Se argumentará que lo mismo sucede en todas partes, pues el efecto capitalidad es de una dimensión extraordinaria, como bien lo refleja el fenómeno de la España vaciada. Una dinámica favorecida por una concentración artificial de poder político y económico y por unas ventajas fiscales también forzadas. Pero, aun siendo cierto, no justifica por si sólo la pérdida de fuelle de Barcelona.
A diferencia de lo que acontece en otras partes, Barcelona tenía, y sigue teniendo, el suficiente atractivo no sólo para resistir el tirón de Madrid sino, incluso, para reforzar su liderazgo tradicional. Además, la fiscalidad es un argumento que pueden considerar personas de elevados ingresos, pero no la gran mayoría de inmigrantes nacionales.

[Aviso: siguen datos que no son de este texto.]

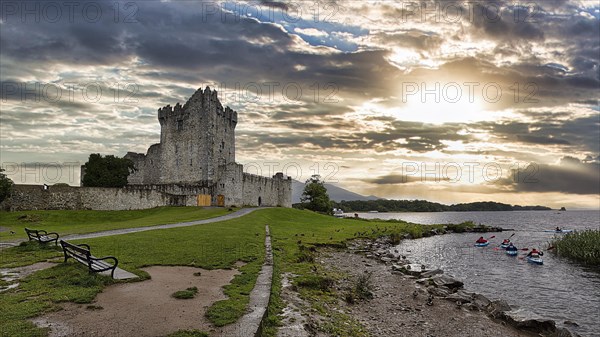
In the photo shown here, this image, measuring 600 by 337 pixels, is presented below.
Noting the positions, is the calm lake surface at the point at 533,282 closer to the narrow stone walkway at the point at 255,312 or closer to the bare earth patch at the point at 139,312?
the narrow stone walkway at the point at 255,312

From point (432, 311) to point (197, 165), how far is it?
60420 millimetres

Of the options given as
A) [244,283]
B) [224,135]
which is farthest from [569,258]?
[224,135]

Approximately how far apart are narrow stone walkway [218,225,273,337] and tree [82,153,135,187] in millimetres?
59387

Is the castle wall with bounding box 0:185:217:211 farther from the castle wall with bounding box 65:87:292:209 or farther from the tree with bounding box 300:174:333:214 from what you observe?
the tree with bounding box 300:174:333:214

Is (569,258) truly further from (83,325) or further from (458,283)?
(83,325)

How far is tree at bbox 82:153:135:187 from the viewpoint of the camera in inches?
2581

La gran pérdida de atractivo reside, principalmente, en la deriva política de Cataluña en los últimos tiempos. Para muestra evidente, la salida de miles de sedes empresariales. Si se van las empresas, ¿cómo van a venir las personas? Pero no sólo se ha perdido dinamismo y poder económico, sino que el discurso dominante entre políticos e intelectuales independentistas, de rechazo a todo lo que suene a hispánico, ha roto con nuestra tradicional imagen de cordialidad.
Desde los inicios del procés, he mostrado mi preocupación por las graves consecuencias de dejar de mirar a España. Es tan sólo cuestión de observar lo que han representado los muchos empresarios, académicos, profesionales o trabajadores que libremente optaron por venir a Cataluña. Porqué quienes abandonan su localidad acostumbran a ser las personas más capaces y dinámicas. Por si fuera poco, ahora no sólo no vienen, resulta que algunos de nuestros mejores se van.
En años recientes, cuando alguien expresaba su preocupación por esta dinámica, se le respondía, con aires arrogantes, que no pasaba nada. Que, si no venían aragoneses, vendrían holandeses y aún saldríamos ganando. Y se quedaban tan contentos. Una más de tantas afirmaciones que, sin solvencia alguna, han chocado con la realidad. Ahora, pese a que no acertaron ni una, siguen con los mismos disparates. Y tan contentos.